So he moves into another room then. Preferably the basement, on the floor, with a thin blanket.

He really doesn't get it here. STOP having sex with him.

Why do you think you're reacting badly? Your WORLD just caved in on top of you.

Is there ANYONE that can take the kids for a day or two? What if you called your parents and told them what happened? Not necessarily the details, but that your husband has been unfaithful and you need them right now.

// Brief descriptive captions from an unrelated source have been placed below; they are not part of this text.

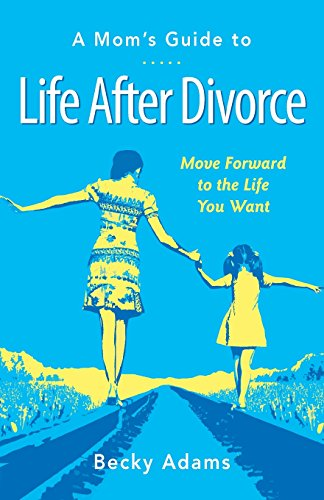 9780984992010: A Mom's Guide to Life After Divorce: Move Forward to the Life You Want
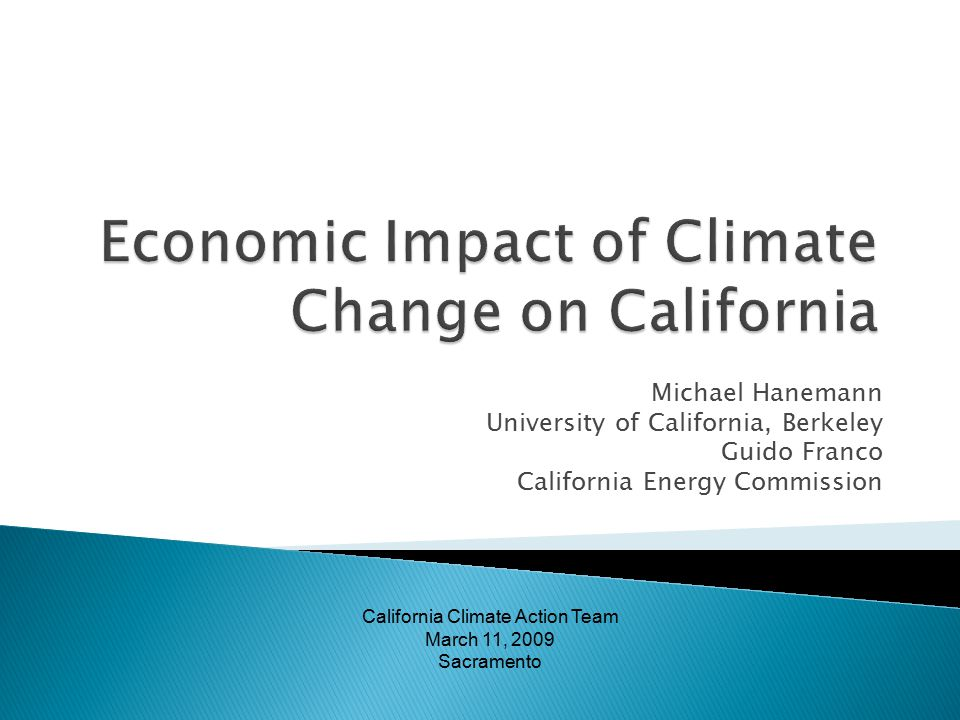  Economic researchers worked very closely with the physical scientists conducting the impacts studies.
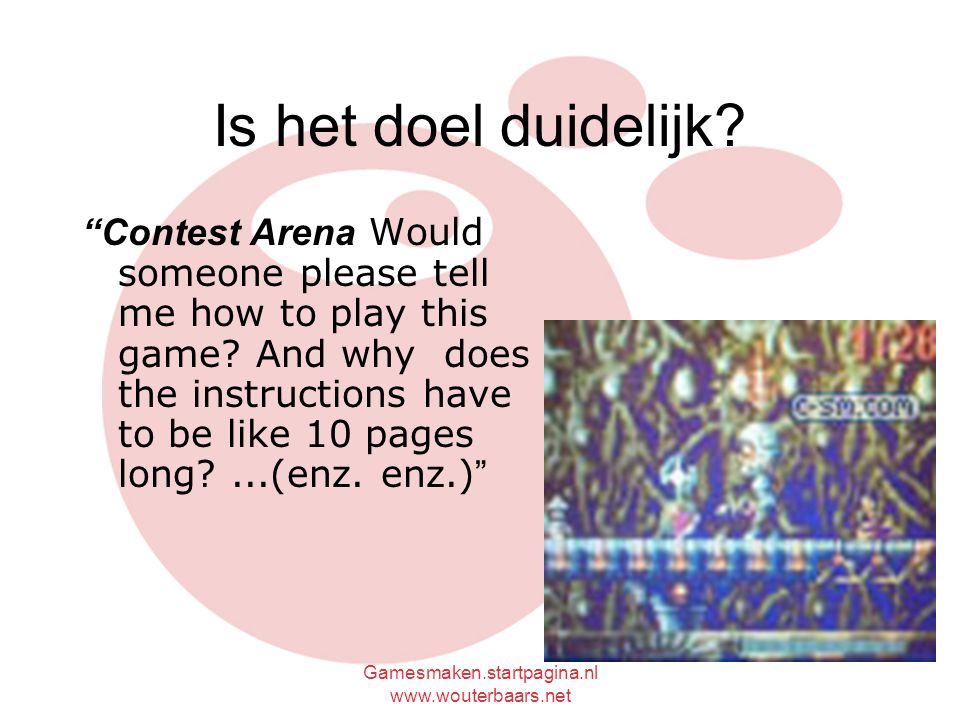 "Gamesmaken.startpagina.nl www.wouterbaars.net Is het doel duidelijk? ""Contest Arena Would someone please tell me how to play this game? And why does t"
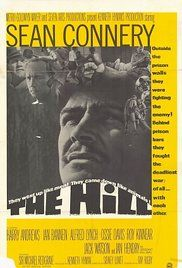 Film The Hill Sean Connery. In a North African military prison during World War II, five new prisoners struggle to survive in the face of brutal punishment and sadistic guards.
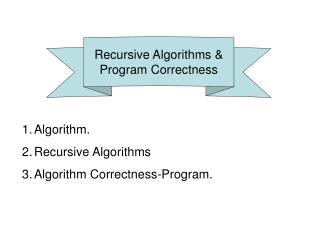 Recursive Algorithms & Program  Correctness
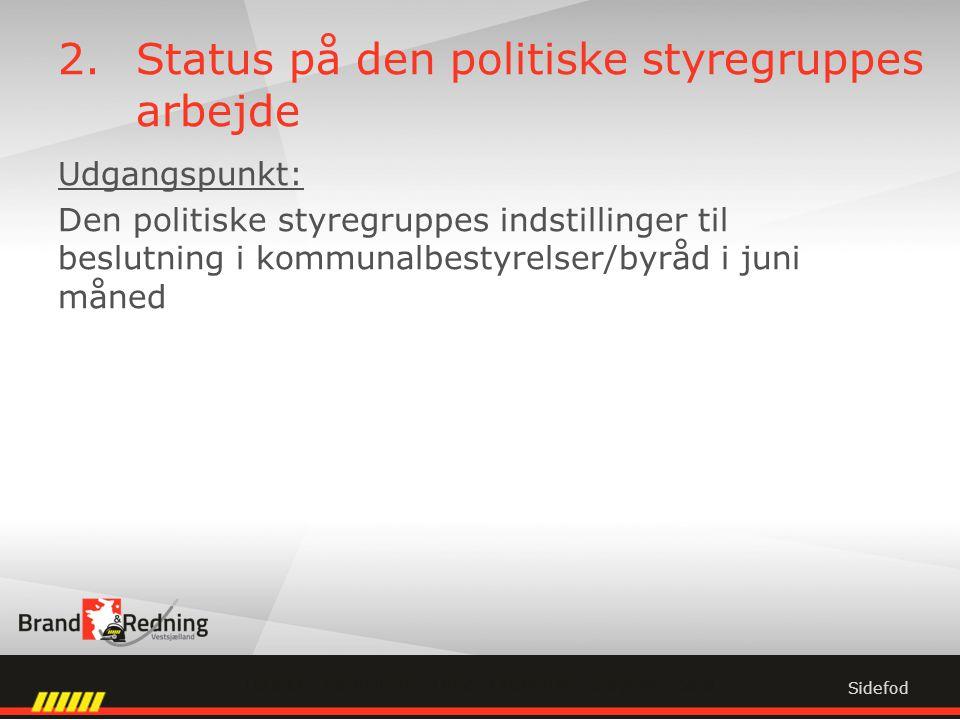 2.Status på den politiske styregruppes arbejde Udgangspunkt: Den politiske styregruppes indstillinger til beslutning i kommunalbestyrelser/byråd i juni måned Sidefod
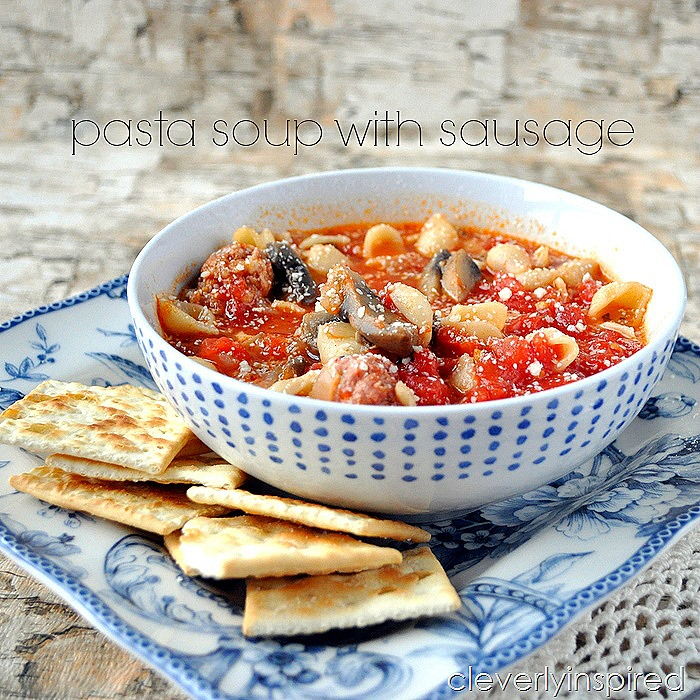 pasta soup with sausage @cleverlyinspired (2)cv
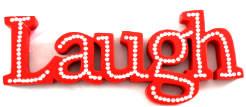 LAUGH Sign Red 25 x 10cm
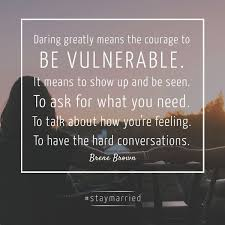 Vulnerability Quotes Cool Daring Greatly Means The Courage To Be Vulnerable Brene Brown
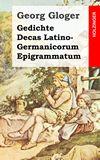 Gedichte / Decas Latino-Germanicorum Epigrammatum
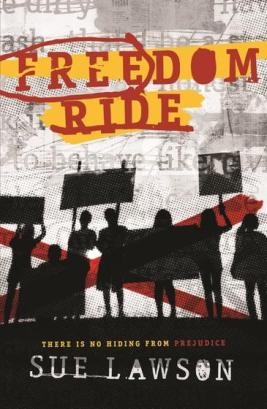 9781925126365 Freedom Ride by Sue Lawson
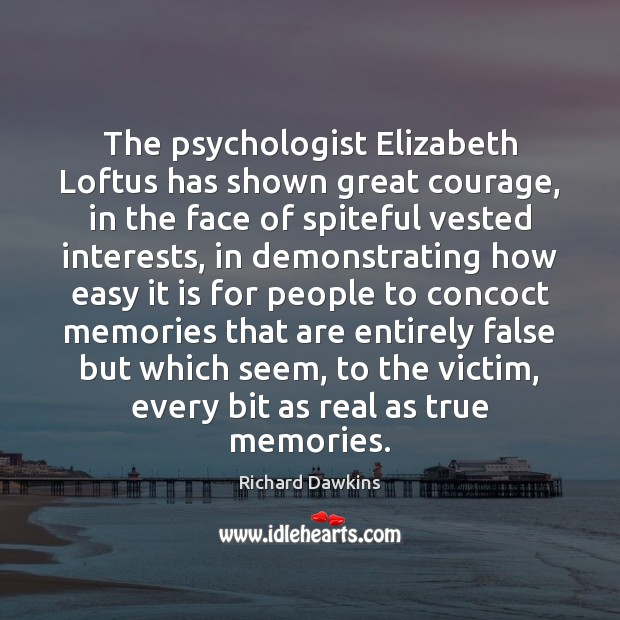 Image, The psychologist Elizabeth Loftus has shown great courage, in the face of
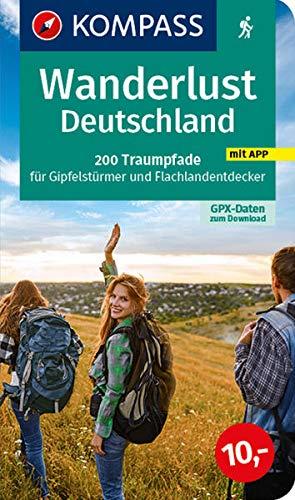 KV WB 1600 Deutschland: 200 Traumpfade für Gipfelstürmer und Flachlandentdecker, GPX-Daten zum Download. (KOMPASS Große Wanderbücher)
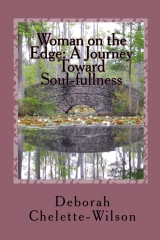 Woman on the Edge: A Journey Toward Soul-fullness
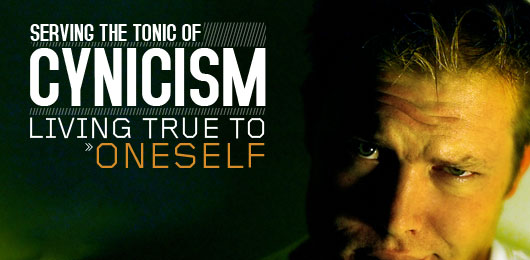 Serving the tonic of cynicism - living true to oneself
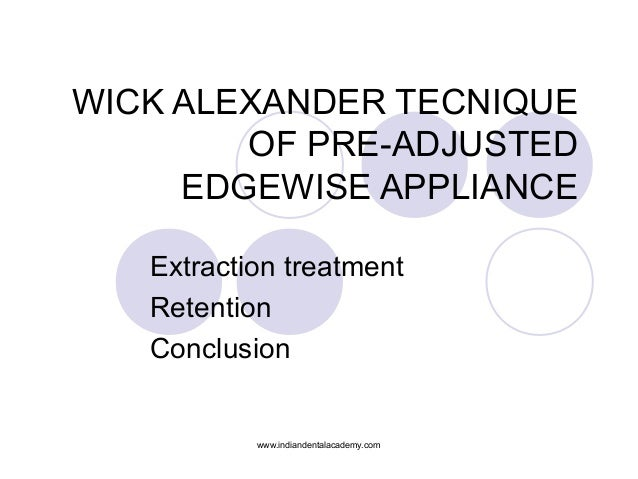 WICK ALEXANDER TECNIQUE OF PRE-ADJUSTED EDGEWISE APPLIANCE Extraction treatment Retention Conclusion  www.indiandentalacad...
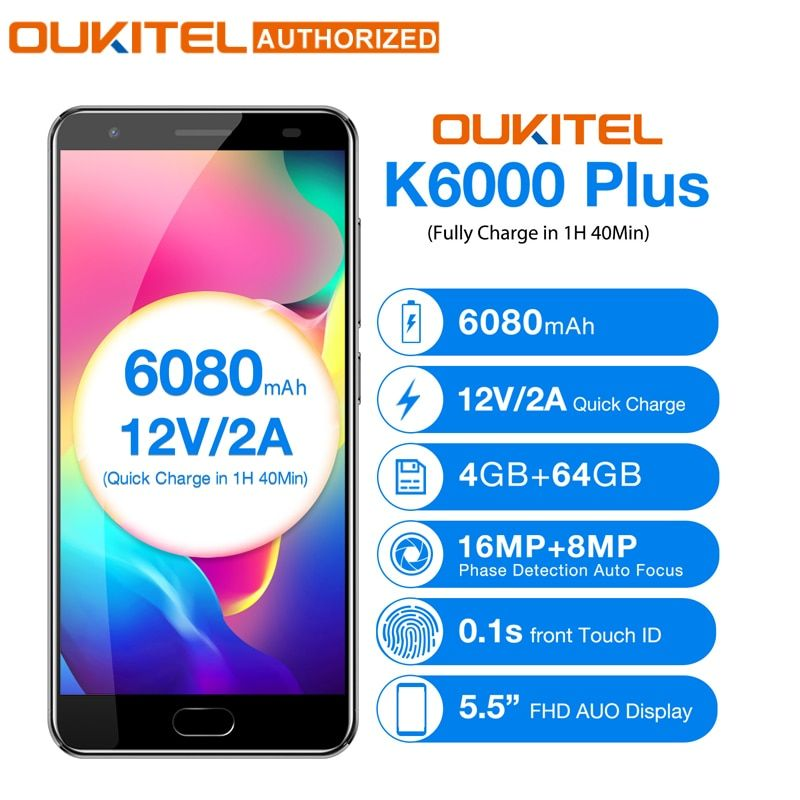 OUKITEL K6000 Plus Android 7.0 Mobile Phone 5.5'' MTK6750T Octa Core 4GB 64GB 8MP+16MP 6080mAh12V/2A Quick Charge Cellphone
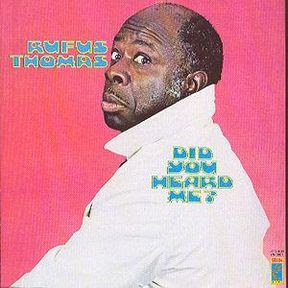 Rufus Thomas - Did You Hear Me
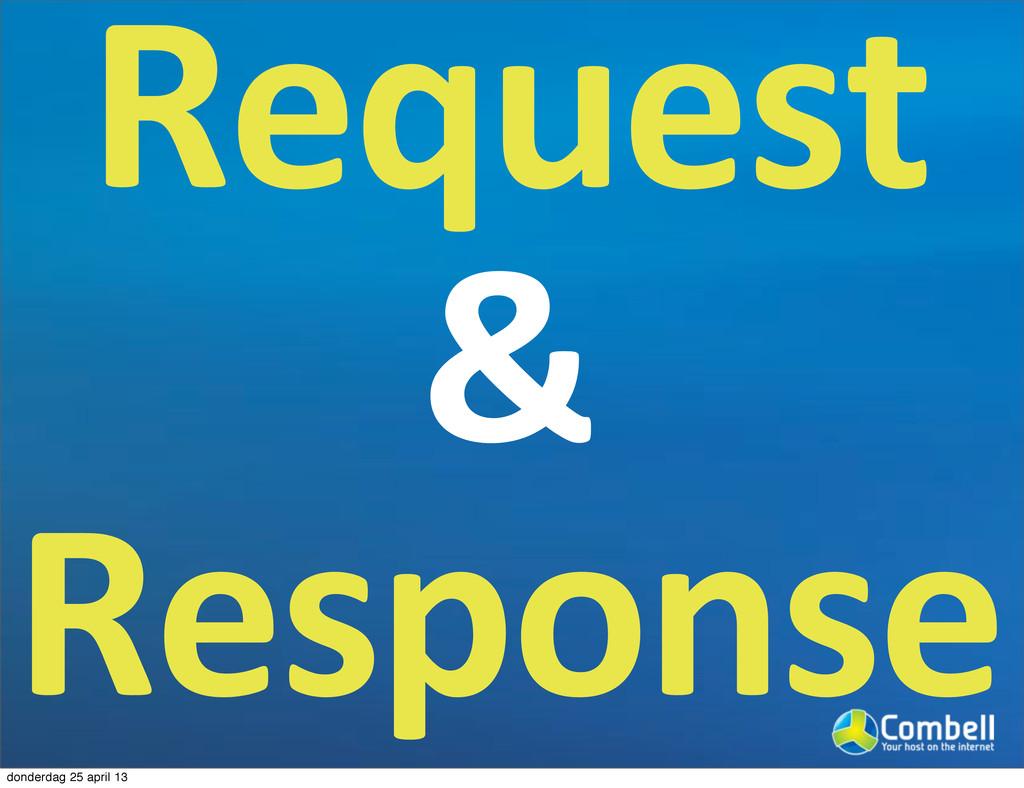 Request & Response donderdag 25 april 13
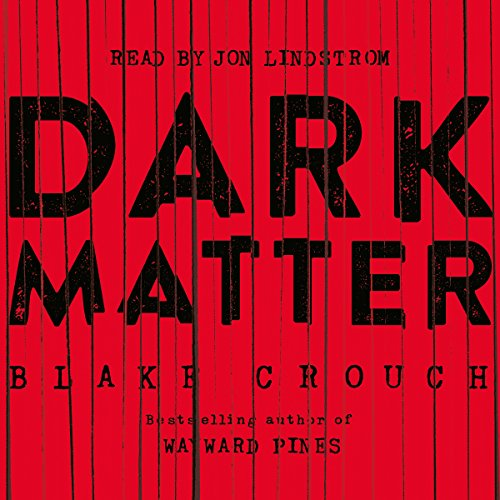 Dark Matter                   By:                                                                                                                                 Blake Crouch                               Narrated by:                                                                                                                                 Jon Lindstrom                      Length: 10 hrs and 8 mins     100 ratings     Overall 4.3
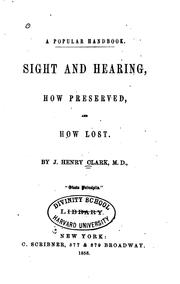 Cover of: Sight and Hearing, how Preserved, and how Lost. By J. Henry Clark by James Henry Clark
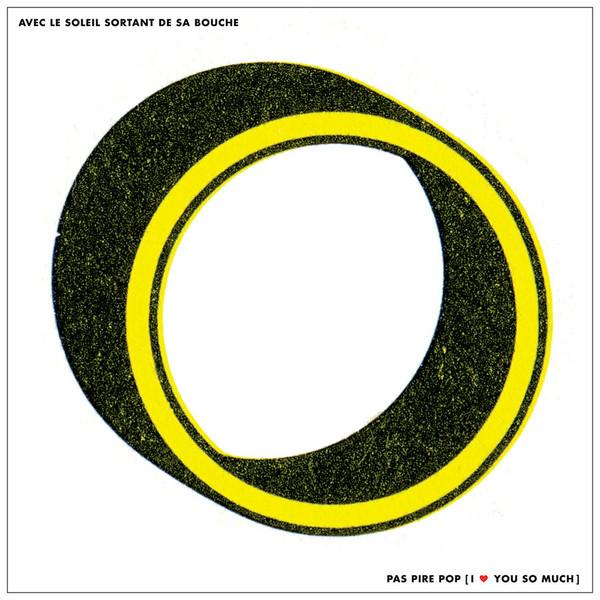 AVEC LE SOLEIL SORTANT DE SA BOUCHE: Pas pire pop, I Love You So Much LP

Where did you live when this happened?


----------



## GotMilk0302

No sex, no touching no nothing. I won't even say I love you back even though he says it eleven million times a day. He's in the basement on the futon but he keeps trying. He thinks that if we go back to the hugging, kissing, sex times then everything will fall back into place and his life will be happy again. So he keeps at me and at me until I blow up and it's another fight. 

I live in a tiny town in Northern Alberta. My family is in Texas. It isn't financially feasible for them to come at this time or for me to go there due to Oldest still being in school. 

Right now we have this somewhat co-existance happening with him professing every time he looks at me that he loves me and doesn't want me to leave (unless we are fighting then he says maybe we should separate). I'm trying to do my normal things (work, kids, house, dog, whatever) and he's making it near impossible. 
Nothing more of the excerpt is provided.